**Direction a**
Identify each line in the rows below that contains the word "distance", and copy those lines.

**Reading passage**
────────────────────

A dedicated security tab has also been introduced to streamline the process of changing security settings for hosts and meeting attendees.
Zoom has also promised an upcoming change to where data is stored. Starting April 18, paid subscribers can opt-in or out of specific data center regions. China, too, has been geofenced to stop information outside of the country from being transferred to the area.
We’ve covered the basics and some useful tips for experienced users in a guide here. To maintain the security of your next meeting, our recommendations are below:
1. Password protect your meetings
The simplest way to prevent unwanted attendees and hijacking is to set a password for your meeting. Passwords can be set at the individual meeting, user, group, or account level for all sessions. In order to do so, first sign in with your account at the Zoom web portal. If you want to set up a password at the individual meeting level, head straight over to the “Settings” tab and enable “Require a password when scheduling new meetings”, which will ensure a password will be generated when a meeting is scheduled. All participants require the password to join the meeting. Subscription holders can also choose to go into “Group Management” to require that everyone follows the same password practices.
2. Authenticate users
When creating a new event, you should choose to only allow signed-in users to participate.
3. Join before host
Do not allow others to join a meeting before you, as the host, have arrived. You can enforce this setting for a group under “Account Settings.”
4. Lock down your meeting
Once a session has begun, head over to the “Manage Participants” tab, click “More,” and choose to “lock” your meeting as soon as every expected participant has arrived. This will prevent others from joining even if meeting IDs or access details have been leaked.

────────────────────

Lines of data

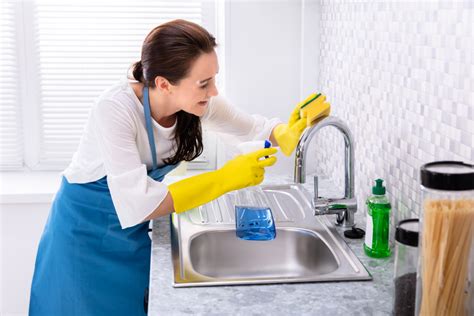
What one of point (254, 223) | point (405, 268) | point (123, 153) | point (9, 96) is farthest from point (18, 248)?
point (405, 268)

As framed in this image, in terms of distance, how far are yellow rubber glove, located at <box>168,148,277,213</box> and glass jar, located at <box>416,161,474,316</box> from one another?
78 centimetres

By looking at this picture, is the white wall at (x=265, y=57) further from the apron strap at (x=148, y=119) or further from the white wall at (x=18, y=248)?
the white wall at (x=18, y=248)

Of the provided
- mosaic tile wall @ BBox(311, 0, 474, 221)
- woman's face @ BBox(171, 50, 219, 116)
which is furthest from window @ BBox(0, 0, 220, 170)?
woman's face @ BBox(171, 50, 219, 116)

────────────────────

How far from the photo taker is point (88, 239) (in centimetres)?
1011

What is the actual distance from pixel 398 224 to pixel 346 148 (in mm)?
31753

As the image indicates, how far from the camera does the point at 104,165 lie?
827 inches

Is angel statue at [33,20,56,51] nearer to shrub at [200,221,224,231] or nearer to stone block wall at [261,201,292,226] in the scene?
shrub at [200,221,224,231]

────────────────────

**Direction b**
List the numbered recommendations for securing a meeting that the passage on Zoom meeting security gives.

**Exercise answer a**
As framed in this image, in terms of distance, how far are yellow rubber glove, located at <box>168,148,277,213</box> and glass jar, located at <box>416,161,474,316</box> from one another?
What is the actual distance from pixel 398 224 to pixel 346 148 (in mm)?

**Exercise answer b**
1. Password protect your meetings
2. Authenticate users
3. Join before host
4. Lock down your meeting